## SHORT EXERCISE
Copy out all of the data below, changing every "side mirror" to "wing mirror" and leaving everything else as it is.

## RECORDS SHOWN
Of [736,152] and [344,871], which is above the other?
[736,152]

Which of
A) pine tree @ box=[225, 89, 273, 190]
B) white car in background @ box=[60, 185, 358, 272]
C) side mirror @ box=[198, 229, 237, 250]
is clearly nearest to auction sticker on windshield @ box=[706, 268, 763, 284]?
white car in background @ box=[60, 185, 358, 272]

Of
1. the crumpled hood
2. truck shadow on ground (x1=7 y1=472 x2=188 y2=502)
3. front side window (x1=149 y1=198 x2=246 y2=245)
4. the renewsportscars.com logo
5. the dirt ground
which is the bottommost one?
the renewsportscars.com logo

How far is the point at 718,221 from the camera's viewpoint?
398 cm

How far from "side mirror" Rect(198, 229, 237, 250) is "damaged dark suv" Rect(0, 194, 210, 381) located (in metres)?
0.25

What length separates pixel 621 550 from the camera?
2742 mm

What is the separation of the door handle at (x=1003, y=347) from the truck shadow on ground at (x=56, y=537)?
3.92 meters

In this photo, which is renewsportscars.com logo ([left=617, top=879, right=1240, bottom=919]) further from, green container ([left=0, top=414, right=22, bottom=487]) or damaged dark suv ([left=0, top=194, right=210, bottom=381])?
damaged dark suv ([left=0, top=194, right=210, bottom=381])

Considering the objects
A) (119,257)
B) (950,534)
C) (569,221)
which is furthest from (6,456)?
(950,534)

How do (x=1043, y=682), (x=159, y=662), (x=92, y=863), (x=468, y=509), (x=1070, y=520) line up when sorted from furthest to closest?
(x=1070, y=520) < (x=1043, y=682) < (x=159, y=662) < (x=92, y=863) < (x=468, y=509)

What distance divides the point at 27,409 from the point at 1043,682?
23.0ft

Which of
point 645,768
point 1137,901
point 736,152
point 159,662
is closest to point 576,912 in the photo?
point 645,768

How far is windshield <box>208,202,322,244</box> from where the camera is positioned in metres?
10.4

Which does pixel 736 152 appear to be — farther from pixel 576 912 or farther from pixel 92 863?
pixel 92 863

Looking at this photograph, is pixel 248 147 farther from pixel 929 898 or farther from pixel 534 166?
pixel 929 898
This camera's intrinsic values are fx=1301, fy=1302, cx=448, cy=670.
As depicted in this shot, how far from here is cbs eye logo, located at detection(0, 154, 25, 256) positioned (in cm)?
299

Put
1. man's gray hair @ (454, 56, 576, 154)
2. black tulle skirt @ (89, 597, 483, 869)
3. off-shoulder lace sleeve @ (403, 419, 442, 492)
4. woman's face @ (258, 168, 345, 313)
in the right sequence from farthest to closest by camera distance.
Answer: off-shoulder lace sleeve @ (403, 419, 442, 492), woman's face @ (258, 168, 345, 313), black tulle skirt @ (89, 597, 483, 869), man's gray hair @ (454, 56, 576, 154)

## ANSWER FOR THE TASK
Of [736,152] and [344,871], which is above the other?
[736,152]

Which of
A) pine tree @ box=[225, 89, 273, 190]
B) white car in background @ box=[60, 185, 358, 272]
C) wing mirror @ box=[198, 229, 237, 250]
is clearly nearest to auction sticker on windshield @ box=[706, 268, 763, 284]?
white car in background @ box=[60, 185, 358, 272]

Of
1. the crumpled hood
2. truck shadow on ground (x1=7 y1=472 x2=188 y2=502)
3. front side window (x1=149 y1=198 x2=246 y2=245)
4. the renewsportscars.com logo
5. the dirt ground
which is the bottommost one?
the renewsportscars.com logo

How far is the point at 718,221 from the camera's viewpoint?
398 cm

How far from "wing mirror" Rect(198, 229, 237, 250) is "damaged dark suv" Rect(0, 194, 210, 381) located (in metres)?
0.25

What length separates pixel 621 550 from the camera?
2742 mm

What is the separation of the door handle at (x=1003, y=347) from the truck shadow on ground at (x=56, y=537)?
3.92 meters

In this photo, which is renewsportscars.com logo ([left=617, top=879, right=1240, bottom=919]) further from, green container ([left=0, top=414, right=22, bottom=487]) or damaged dark suv ([left=0, top=194, right=210, bottom=381])?
damaged dark suv ([left=0, top=194, right=210, bottom=381])

Considering the objects
A) (119,257)
B) (950,534)
C) (569,221)
which is furthest from (6,456)?
(950,534)

How do (x=1043, y=682), (x=159, y=662), (x=92, y=863), (x=468, y=509), (x=1070, y=520) line up when sorted from furthest to closest?
(x=1070, y=520) < (x=1043, y=682) < (x=159, y=662) < (x=92, y=863) < (x=468, y=509)

What distance divides the point at 27,409 from the point at 1043,682?
23.0ft

Which of
point 645,768
point 1137,901
point 736,152
point 159,662
is closest to point 576,912 in the photo?
point 645,768

How far is windshield <box>208,202,322,244</box> from where the camera is positioned in metres?
10.4

Which does pixel 736 152 appear to be — farther from pixel 576 912 or farther from pixel 92 863?
pixel 92 863

Looking at this photograph, is pixel 248 147 farther from pixel 929 898 or farther from pixel 534 166?
pixel 929 898
This camera's intrinsic values are fx=1301, fy=1302, cx=448, cy=670.
As depicted in this shot, how far from here is cbs eye logo, located at detection(0, 154, 25, 256) positioned (in cm)?
299

Put
1. man's gray hair @ (454, 56, 576, 154)
2. black tulle skirt @ (89, 597, 483, 869)
3. off-shoulder lace sleeve @ (403, 419, 442, 492)
4. woman's face @ (258, 168, 345, 313)
in the right sequence from farthest to closest by camera distance.
Answer: off-shoulder lace sleeve @ (403, 419, 442, 492), woman's face @ (258, 168, 345, 313), black tulle skirt @ (89, 597, 483, 869), man's gray hair @ (454, 56, 576, 154)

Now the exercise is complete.